I am not blind to the fact that we live in a classist society. The US is a country that likes to pretend it has no classes, or that everyone is “middle class,” but that frankly is just not the case. The people with big paychecks pay people with smaller paychecks to do to the work that they don’t want to do, or perhaps cannot do. The paycheck of the CEO of my company is likely at least 6-10 times what I get paid. He may look at my paycheck and think it’s pocket change. But the size of your paycheck is relative: I have a larger paycheck than my nanny, but then otherwise, how would I pay her…? But living in a classist society is not an excuse to treat other people like shit or as though they are lesser than you. Your worth as a human being should not be tied to the employment choice you make or the size of your paycheck.

Breast milk: a labor of love

“You produce a lot of milk,” our nanny said one morning, as she watched me measure out freshly pumped breast milk for the baby’s second morning bottle.

She was trying to compliment me and be kind.
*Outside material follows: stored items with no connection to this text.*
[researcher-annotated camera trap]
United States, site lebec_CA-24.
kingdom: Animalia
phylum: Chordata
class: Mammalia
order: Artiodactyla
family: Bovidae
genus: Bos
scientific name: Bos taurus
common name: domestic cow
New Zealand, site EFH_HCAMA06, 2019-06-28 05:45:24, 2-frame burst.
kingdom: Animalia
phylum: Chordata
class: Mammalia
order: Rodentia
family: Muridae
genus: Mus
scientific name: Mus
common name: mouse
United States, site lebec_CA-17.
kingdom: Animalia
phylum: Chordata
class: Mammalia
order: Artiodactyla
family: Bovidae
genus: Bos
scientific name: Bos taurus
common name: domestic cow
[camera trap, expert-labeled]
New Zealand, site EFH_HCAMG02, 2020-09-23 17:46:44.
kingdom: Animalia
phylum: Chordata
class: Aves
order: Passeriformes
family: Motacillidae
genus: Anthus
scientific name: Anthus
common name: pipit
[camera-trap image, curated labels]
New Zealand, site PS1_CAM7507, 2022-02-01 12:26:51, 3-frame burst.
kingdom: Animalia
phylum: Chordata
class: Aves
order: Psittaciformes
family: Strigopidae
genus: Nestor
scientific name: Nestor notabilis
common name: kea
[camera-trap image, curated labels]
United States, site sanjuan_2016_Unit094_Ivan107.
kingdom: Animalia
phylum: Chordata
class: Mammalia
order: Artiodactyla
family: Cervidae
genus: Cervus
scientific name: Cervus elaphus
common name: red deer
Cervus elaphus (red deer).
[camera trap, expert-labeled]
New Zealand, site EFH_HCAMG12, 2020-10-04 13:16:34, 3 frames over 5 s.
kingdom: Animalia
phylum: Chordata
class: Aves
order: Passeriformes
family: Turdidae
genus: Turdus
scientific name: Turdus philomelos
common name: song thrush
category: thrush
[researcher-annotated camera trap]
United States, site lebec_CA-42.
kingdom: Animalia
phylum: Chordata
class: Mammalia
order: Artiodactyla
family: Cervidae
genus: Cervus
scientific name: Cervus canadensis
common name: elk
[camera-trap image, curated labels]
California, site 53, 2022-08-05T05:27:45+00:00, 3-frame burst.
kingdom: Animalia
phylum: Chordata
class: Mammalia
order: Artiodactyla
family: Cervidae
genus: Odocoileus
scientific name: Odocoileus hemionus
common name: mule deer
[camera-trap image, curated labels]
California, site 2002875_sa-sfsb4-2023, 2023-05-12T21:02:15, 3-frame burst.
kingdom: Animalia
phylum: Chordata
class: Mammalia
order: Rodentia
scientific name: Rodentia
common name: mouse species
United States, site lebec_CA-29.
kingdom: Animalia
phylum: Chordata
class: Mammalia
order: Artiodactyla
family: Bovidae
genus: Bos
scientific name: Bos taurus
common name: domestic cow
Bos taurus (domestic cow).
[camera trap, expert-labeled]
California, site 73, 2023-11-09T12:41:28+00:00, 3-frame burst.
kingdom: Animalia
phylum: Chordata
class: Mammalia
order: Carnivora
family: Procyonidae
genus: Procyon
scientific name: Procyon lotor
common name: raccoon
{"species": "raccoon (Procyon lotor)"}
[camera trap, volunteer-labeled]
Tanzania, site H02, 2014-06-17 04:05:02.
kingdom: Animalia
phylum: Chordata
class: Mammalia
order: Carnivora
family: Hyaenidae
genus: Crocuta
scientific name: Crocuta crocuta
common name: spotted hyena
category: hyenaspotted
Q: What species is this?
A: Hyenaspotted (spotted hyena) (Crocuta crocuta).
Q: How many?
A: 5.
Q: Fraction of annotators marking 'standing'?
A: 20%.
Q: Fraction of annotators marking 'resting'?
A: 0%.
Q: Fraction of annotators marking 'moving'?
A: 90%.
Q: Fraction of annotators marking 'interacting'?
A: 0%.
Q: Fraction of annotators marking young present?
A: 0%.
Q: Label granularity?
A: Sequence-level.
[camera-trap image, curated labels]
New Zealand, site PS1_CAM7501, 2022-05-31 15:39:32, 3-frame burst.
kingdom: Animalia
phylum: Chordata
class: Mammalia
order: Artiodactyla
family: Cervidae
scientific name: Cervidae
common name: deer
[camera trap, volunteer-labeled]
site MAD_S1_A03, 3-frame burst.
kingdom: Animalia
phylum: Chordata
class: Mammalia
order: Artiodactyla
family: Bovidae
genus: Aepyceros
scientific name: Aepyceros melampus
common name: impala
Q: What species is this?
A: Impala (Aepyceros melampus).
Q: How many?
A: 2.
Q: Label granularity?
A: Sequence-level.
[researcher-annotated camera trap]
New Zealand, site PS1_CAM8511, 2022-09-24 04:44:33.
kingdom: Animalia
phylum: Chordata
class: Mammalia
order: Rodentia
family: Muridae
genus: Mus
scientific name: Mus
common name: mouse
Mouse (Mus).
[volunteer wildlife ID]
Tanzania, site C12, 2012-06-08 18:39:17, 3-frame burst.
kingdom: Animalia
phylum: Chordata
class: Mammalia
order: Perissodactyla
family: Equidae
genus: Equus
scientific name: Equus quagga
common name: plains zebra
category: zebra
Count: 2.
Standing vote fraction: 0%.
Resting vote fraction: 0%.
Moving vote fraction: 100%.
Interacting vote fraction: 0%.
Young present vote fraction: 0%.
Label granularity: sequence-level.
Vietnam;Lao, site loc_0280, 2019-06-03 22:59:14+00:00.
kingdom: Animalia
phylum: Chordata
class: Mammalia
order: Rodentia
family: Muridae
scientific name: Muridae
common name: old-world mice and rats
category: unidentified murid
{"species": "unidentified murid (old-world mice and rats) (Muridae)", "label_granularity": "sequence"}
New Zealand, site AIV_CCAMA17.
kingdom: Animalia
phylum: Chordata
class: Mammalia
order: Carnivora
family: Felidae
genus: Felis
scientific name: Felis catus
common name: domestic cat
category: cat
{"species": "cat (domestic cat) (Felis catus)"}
But when she said that, it made me think about how long it took me to get to this level of output. “It’s definitely a lot more than it was before, but it’s still not enough,” I responded. “That’s why she has at least one formula bottle per day. She’s a hungry little hippo!”

I told her that I did not always produce this much milk; in fact, if you asked our first night nurse a few months ago what my milk output was, she would not have had a positive response like this. She told me that the ratio of breast milk to formula our baby was getting was in reverse to what her son’s wife was able to produce for her grandson when he was a baby. He’s now just over 2 years old. She said she barely produced a few ounces of breast milk per day. Well, I can relate to that; once upon a time, I was in her painful shoes.

She exclusively breast fed her first child, a son. But with her second child, a daughter, she refused to eat from her breast; and when she pumped milk, she just wouldn’t take it, so she ended up having to be fully formula fed. “Breastfeeding is so, so much work,” she lamented. “Nursing directly or pumping; it’s just so hard. People just don’t understand unless they’ve done it themselves.”

It was funny we were talking about this as there is a nationwide formula shortage. Lots of people on social media are blaming moms who choose not to breastfeed, saying that “breast milk is free” but we choose not to use it. It’s sad because those accusations are rooted in ignorance. Hell, I’ve even made that ignorant statement myself once upon a time. Not all of us can breastfeed, and those of us who do, like myself, just don’t produce enough for our babies to eat, so that’s why we use formula. Then, there are situations like our nanny’s daughter who just refused breast milk. What do you do in those cases – let your baby starve and die?

But her comments just go to show how relative the amount of breastmilk we produce is, whether it’s a lot or a little. I really should stop focusing on the negative, as in, “I do not produce enough,” and rather focus on the fact that my baby is growing and thriving with a majority diet of the milk my body is producing. I have come a long way and should give credit where it is due. I feel very thankful for this.